Чесменский бой
Шрифт:
Тем временем, находясь с флотом в Наварине, Спиридов с утра до вечера играл учения, изматывая людей до последней возможности.
– Жалеть никого не буду! – заявлял он капитанам. – Тут истина проста – больше пота, меньше крови!
Адмирала уже волновали Дарданелльские теснины. По его тайному ордеру Ламбро Качиони произвел необходимую разведку и собрал все нужные сведения по Дарданеллам. Вскоре, стоя перед Спиридовым, он отчитывался о добытых сведениях:
– По всему Геллеспонту имеются три фортеции старые. Пушки в них величины огромной, но все происхождения древнего, забиты в деревянные
– Стены весьма ветхи, и диздары – начальники гарнизонные – боятся, что при первых выстрелах они рухнут. Главный же дарданелльский начальник, Молдаванчжи-паша, велел как можно скорее красить стены в белый цвет, чтобы издали казались они исправными.
Спиридов, разложив перед собой дарданелльскую карту, слушал корсара и морщил лоб.
– А каково движение вод в теснинах сих? – поинтересовался он чуть погодя. Качиони, казалось, только и ждал этого вопроса:
– Летом дует крепкий северный ветер и препятствует морскому ходу из Архипелага, но с первых дней осени он уступает место ветру южному, и тогда запирается корабельный ход из моря Черного.
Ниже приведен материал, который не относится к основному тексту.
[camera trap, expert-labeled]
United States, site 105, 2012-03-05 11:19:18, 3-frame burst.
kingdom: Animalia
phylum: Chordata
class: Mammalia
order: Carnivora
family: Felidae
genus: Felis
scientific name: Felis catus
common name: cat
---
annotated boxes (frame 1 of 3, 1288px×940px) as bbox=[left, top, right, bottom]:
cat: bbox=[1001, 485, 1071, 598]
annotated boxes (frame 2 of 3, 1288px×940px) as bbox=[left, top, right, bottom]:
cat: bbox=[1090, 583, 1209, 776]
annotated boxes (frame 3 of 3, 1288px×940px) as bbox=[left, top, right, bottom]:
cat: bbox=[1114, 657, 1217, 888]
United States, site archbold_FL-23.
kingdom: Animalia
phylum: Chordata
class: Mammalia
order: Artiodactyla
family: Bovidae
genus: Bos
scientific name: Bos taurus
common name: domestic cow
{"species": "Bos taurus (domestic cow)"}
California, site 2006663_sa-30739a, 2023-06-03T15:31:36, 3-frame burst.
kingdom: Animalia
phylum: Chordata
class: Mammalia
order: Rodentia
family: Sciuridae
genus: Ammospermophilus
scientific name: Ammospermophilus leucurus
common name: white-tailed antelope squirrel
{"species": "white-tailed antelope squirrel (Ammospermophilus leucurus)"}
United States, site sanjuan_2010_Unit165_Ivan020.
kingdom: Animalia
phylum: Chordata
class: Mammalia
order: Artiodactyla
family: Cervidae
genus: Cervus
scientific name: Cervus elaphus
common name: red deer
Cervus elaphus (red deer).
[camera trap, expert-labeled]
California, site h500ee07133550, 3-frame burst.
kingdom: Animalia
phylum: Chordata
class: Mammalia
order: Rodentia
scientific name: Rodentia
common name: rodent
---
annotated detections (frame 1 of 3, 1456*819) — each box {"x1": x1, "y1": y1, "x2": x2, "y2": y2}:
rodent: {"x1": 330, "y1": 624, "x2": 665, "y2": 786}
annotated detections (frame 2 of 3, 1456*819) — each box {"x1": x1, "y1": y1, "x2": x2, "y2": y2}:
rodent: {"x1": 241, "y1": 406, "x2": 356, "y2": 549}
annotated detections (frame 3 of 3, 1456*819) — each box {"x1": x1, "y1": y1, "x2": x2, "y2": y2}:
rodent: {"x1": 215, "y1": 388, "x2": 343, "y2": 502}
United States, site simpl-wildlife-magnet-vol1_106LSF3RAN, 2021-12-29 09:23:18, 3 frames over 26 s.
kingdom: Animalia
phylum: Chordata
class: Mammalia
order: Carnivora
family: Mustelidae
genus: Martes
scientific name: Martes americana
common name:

Адмирал, что-то решая для себя, тщательно замерил на карте медным циркулем отстояние крепостей друг от Друга.
– А каковы твердыни басурманские в самом Константинополе имеются? – спросил, когда циркульная ножка уперлась в рисунок турецкой столицы.
– В самом Константинополе все заброшено и поросло травою, отчего крепости городские ветхи и во многих местах развалены.
– Почему же столь неразумно поступает султан турецкий? – удивился адмирал искренне.
Качиони со значением расправил свои огромные иссиня-черные усы. Знаменитому корсару льстило его особое положение в эскадре.
– Починка крепостей константинопольских почитается делом ненужным. По разумению османскому, Геллеспонт запирает дорогу неприятелю к столице крепко!
– Благодарствую тебя, капитан, за труды твои. Прошу отобедать со мной.
За обедом, где помимо Качиони присутствовали Плещеев и Круз, адмирал продолжил свои расспросы по Дарданеллам. Затем спросил неожиданно:
– А найдутся ли у тебя при необходимости пилоты надежные и искусные, чтобы довести эскадр наш в воды черноморские?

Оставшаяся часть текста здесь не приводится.